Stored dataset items
——————————

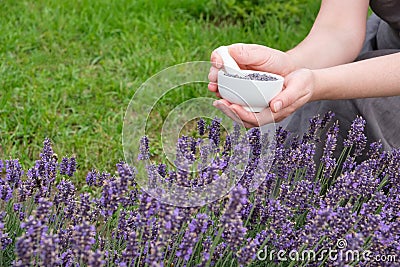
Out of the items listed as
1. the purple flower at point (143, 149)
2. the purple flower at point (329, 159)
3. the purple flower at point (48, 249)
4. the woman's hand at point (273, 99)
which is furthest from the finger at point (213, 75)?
the purple flower at point (48, 249)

——————————

GIVEN INSTRUCTION: Could you format the records above as a two-column CSV with the headers "prompt" and "reply", one row per record, putting each record's text and its answer in their own quoted fields with line breaks replaced by spaces and the pictures left out?

RESPONSE FOR THIS EXERCISE:
prompt,reply
"Out of the items listed as 1. the purple flower at point (143, 149) 2. the purple flower at point (329, 159) 3. the purple flower at point (48, 249) 4. the woman's hand at point (273, 99) which is furthest from the finger at point (213, 75)?","the purple flower at point (48, 249)"